### INPUT
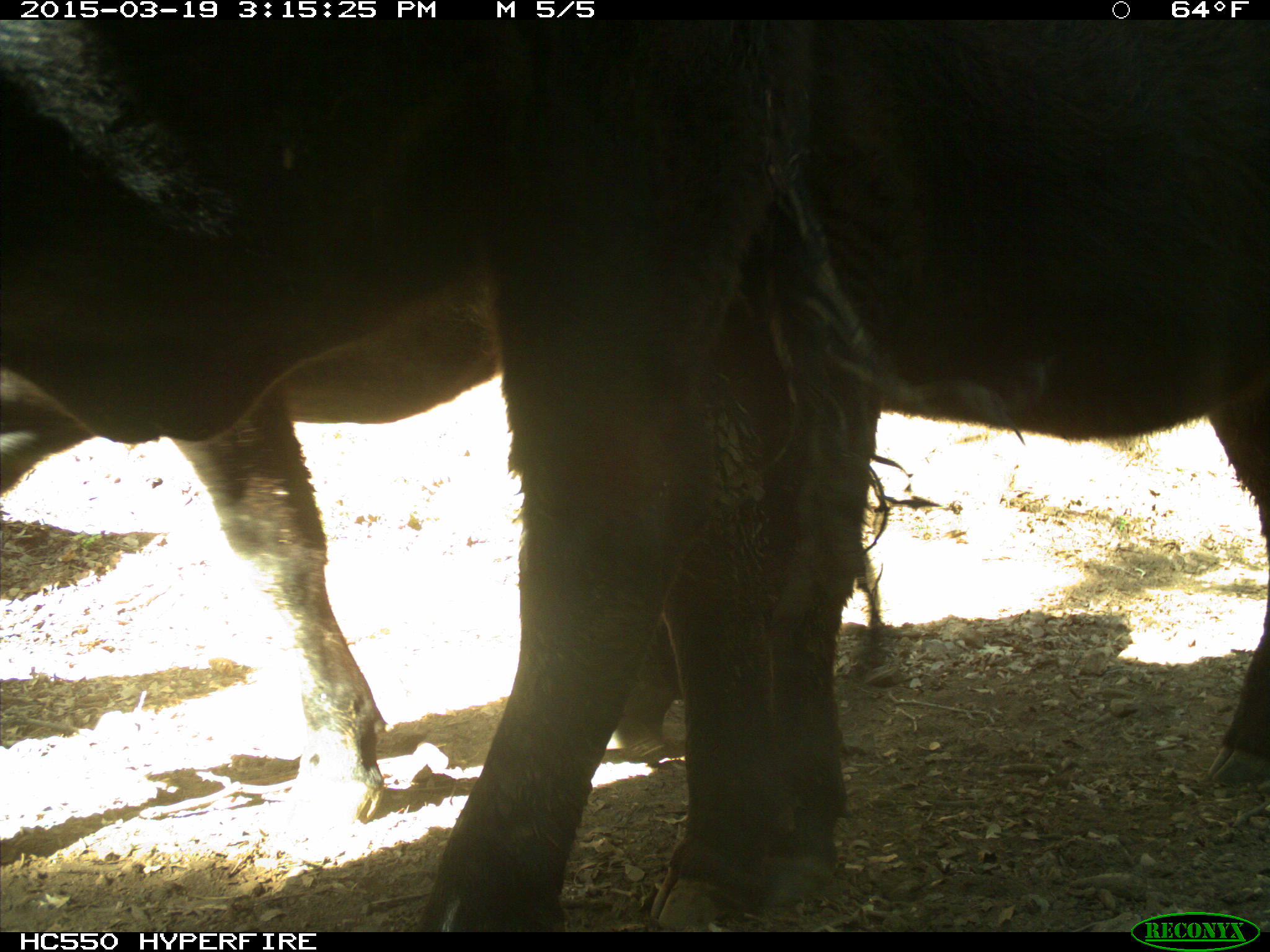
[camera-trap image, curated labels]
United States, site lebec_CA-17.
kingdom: Animalia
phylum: Chordata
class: Mammalia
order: Artiodactyla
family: Bovidae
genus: Bos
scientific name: Bos taurus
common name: domestic cow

### TRY IT
Once the pictures are removed, copy the listing exactly.

### FINAL ANSWER
[camera-trap image, curated labels]
United States, site lebec_CA-17.
kingdom: Animalia
phylum: Chordata
class: Mammalia
order: Artiodactyla
family: Bovidae
genus: Bos
scientific name: Bos taurus
common name: domestic cow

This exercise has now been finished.